__EXERCISE INSTRUCTIONS__
Swap "parked car" for "parked vehicle" throughout the entries below, and write them out again with everything else unchanged.

## Begin DATA PROVIDED

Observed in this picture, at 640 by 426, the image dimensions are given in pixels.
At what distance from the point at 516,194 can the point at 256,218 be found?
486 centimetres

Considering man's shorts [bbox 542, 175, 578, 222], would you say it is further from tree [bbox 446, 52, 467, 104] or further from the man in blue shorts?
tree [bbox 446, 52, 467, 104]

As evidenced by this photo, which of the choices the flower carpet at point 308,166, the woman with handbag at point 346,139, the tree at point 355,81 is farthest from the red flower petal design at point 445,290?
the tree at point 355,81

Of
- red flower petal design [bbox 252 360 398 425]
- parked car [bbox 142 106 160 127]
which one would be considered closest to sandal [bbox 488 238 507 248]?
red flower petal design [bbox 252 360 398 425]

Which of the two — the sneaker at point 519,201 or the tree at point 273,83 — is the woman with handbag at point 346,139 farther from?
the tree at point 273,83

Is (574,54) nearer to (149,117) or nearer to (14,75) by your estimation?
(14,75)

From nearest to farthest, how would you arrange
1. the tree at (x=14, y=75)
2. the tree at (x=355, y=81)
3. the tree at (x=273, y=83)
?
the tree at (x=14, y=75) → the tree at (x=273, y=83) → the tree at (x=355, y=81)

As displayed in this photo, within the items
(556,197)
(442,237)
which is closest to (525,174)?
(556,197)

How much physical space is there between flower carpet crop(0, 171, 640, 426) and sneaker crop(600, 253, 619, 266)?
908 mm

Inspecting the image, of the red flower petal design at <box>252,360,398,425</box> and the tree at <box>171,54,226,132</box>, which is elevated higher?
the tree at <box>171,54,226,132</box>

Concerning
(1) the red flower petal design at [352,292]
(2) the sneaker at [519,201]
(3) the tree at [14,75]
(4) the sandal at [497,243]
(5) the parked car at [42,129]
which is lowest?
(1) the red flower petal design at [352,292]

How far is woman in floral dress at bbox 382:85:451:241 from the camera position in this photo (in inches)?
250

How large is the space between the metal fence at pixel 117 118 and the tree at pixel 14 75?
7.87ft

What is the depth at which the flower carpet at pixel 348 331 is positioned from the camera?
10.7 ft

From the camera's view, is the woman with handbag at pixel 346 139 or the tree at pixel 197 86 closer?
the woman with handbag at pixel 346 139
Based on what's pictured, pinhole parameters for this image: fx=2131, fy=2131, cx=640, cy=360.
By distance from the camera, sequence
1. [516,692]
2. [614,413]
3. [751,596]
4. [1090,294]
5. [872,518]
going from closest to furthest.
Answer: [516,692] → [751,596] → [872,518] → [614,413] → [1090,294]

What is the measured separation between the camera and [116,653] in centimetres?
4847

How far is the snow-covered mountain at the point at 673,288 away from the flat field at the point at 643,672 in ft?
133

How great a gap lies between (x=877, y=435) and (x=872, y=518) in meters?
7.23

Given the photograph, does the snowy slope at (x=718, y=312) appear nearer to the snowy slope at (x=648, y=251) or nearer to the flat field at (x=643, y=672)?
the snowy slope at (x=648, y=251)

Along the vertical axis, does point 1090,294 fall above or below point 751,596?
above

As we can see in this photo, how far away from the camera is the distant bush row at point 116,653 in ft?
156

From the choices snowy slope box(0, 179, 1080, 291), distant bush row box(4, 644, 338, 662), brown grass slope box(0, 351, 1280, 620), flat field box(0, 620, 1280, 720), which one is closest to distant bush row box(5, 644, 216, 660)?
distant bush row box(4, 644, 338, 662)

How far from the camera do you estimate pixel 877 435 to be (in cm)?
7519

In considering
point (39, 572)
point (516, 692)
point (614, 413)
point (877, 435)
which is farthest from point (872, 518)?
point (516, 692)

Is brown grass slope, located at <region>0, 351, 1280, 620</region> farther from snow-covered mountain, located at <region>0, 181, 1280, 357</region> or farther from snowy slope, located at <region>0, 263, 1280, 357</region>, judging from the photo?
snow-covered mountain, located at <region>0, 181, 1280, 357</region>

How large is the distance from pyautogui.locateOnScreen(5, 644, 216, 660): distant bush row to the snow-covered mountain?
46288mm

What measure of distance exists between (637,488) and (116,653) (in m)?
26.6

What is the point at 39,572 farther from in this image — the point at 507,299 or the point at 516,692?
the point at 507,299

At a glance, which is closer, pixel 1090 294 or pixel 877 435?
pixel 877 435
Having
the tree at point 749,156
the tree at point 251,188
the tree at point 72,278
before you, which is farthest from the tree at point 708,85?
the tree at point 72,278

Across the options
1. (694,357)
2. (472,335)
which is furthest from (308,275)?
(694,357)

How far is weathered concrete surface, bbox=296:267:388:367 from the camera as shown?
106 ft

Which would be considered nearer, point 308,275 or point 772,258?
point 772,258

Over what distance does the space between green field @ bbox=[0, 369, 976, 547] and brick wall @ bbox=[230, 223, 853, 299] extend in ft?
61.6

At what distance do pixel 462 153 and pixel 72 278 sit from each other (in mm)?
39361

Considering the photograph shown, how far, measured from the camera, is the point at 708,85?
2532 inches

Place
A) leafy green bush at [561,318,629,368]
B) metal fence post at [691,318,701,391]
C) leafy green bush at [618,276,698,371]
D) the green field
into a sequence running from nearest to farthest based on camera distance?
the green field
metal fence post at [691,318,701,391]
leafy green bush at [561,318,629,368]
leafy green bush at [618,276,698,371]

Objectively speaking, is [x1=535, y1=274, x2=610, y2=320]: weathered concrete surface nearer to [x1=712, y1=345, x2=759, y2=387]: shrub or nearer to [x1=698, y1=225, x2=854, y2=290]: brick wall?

## End DATA PROVIDED

__WRITTEN ANSWER__
Observed in this picture, at 640 by 426, the image dimensions are given in pixels.
At what distance from the point at 516,194 can the point at 256,218 be found?
486 centimetres

Considering man's shorts [bbox 542, 175, 578, 222], would you say it is further from tree [bbox 446, 52, 467, 104] or further from the man in blue shorts?
tree [bbox 446, 52, 467, 104]

As evidenced by this photo, which of the choices the flower carpet at point 308,166, the woman with handbag at point 346,139, the tree at point 355,81 is farthest from the red flower petal design at point 445,290?
the tree at point 355,81

Of
- red flower petal design [bbox 252 360 398 425]
- parked vehicle [bbox 142 106 160 127]
which one would be considered closest to sandal [bbox 488 238 507 248]?
red flower petal design [bbox 252 360 398 425]

Which of the two — the sneaker at point 519,201 or the tree at point 273,83 — is the woman with handbag at point 346,139 farther from?
the tree at point 273,83

Is (574,54) nearer to (149,117) or nearer to (14,75) by your estimation?
(14,75)

From nearest to farthest, how would you arrange
1. the tree at (x=14, y=75)
2. the tree at (x=355, y=81)
3. the tree at (x=273, y=83)
?
the tree at (x=14, y=75) → the tree at (x=273, y=83) → the tree at (x=355, y=81)

As displayed in this photo, within the items
(556,197)
(442,237)
which is closest to (525,174)?
(556,197)

How much physical space is there between flower carpet crop(0, 171, 640, 426) and sneaker crop(600, 253, 619, 266)?
908 mm

Inspecting the image, of the red flower petal design at <box>252,360,398,425</box> and the tree at <box>171,54,226,132</box>, which is elevated higher?
the tree at <box>171,54,226,132</box>

Concerning
(1) the red flower petal design at [352,292]
(2) the sneaker at [519,201]
(3) the tree at [14,75]
(4) the sandal at [497,243]
(5) the parked vehicle at [42,129]
which is lowest?
(1) the red flower petal design at [352,292]

How far is woman in floral dress at bbox 382:85:451:241 from the camera position in this photo (in inches)?
250

How large is the space between the metal fence at pixel 117 118 and the tree at pixel 14 75?
7.87ft

What is the depth at which the flower carpet at pixel 348 331 is positioned from the camera?
10.7 ft

From the camera's view, is the woman with handbag at pixel 346 139 or the tree at pixel 197 86 closer?
the woman with handbag at pixel 346 139
Based on what's pictured, pinhole parameters for this image: fx=2131, fy=2131, cx=640, cy=360.
By distance from the camera, sequence
1. [516,692]
2. [614,413]
3. [751,596]
4. [1090,294]
5. [872,518]
going from closest to furthest.
Answer: [516,692] → [751,596] → [872,518] → [614,413] → [1090,294]

What is the measured separation between the camera and [116,653] in centimetres?
4847

How far is the snow-covered mountain at the point at 673,288 away from the flat field at the point at 643,672 in ft?
133

How great a gap lies between (x=877, y=435) and (x=872, y=518) in meters?
7.23

Given the photograph, does the snowy slope at (x=718, y=312) appear nearer to the snowy slope at (x=648, y=251) or nearer to the flat field at (x=643, y=672)?
the snowy slope at (x=648, y=251)

Along the vertical axis, does point 1090,294 fall above or below point 751,596?
above

As we can see in this photo, how far away from the camera is the distant bush row at point 116,653 in ft?
156

From the choices snowy slope box(0, 179, 1080, 291), distant bush row box(4, 644, 338, 662), brown grass slope box(0, 351, 1280, 620), flat field box(0, 620, 1280, 720), which one is closest to distant bush row box(5, 644, 216, 660)?
distant bush row box(4, 644, 338, 662)

How far from the camera do you estimate pixel 877 435 to be (in cm)?
7519

In considering
point (39, 572)
point (516, 692)
point (614, 413)
point (877, 435)
which is farthest from point (872, 518)?
point (516, 692)

Is brown grass slope, located at <region>0, 351, 1280, 620</region> farther from snow-covered mountain, located at <region>0, 181, 1280, 357</region> or farther from snowy slope, located at <region>0, 263, 1280, 357</region>, judging from the photo?
snow-covered mountain, located at <region>0, 181, 1280, 357</region>

How large is the distance from pyautogui.locateOnScreen(5, 644, 216, 660): distant bush row to the snow-covered mountain?
46288mm

What measure of distance exists between (637,488) and (116,653) (in m)?
26.6

What is the point at 39,572 farther from in this image — the point at 507,299 or the point at 516,692?
the point at 507,299

At a glance, which is closer, pixel 1090 294 or pixel 877 435?
pixel 877 435
Having
the tree at point 749,156
the tree at point 251,188
the tree at point 72,278
before you, which is farthest from the tree at point 708,85?
the tree at point 72,278

Across the options
1. (694,357)
2. (472,335)
which is furthest from (308,275)?
(694,357)

How far is weathered concrete surface, bbox=296:267:388:367 from the camera as shown?
106 ft

Which would be considered nearer, point 308,275 or point 772,258?
point 772,258

Over what distance does the space between green field @ bbox=[0, 369, 976, 547] and brick wall @ bbox=[230, 223, 853, 299] extend in ft?
61.6

At what distance do pixel 462 153 and pixel 72 278 sit from each other (in mm)?
39361

Considering the photograph shown, how far, measured from the camera, is the point at 708,85?
2532 inches

Place
A) leafy green bush at [561,318,629,368]
B) metal fence post at [691,318,701,391]
C) leafy green bush at [618,276,698,371]
D) the green field
into a sequence running from nearest to farthest based on camera distance?
the green field
metal fence post at [691,318,701,391]
leafy green bush at [561,318,629,368]
leafy green bush at [618,276,698,371]

Objectively speaking, is [x1=535, y1=274, x2=610, y2=320]: weathered concrete surface nearer to [x1=712, y1=345, x2=759, y2=387]: shrub or nearer to [x1=698, y1=225, x2=854, y2=290]: brick wall?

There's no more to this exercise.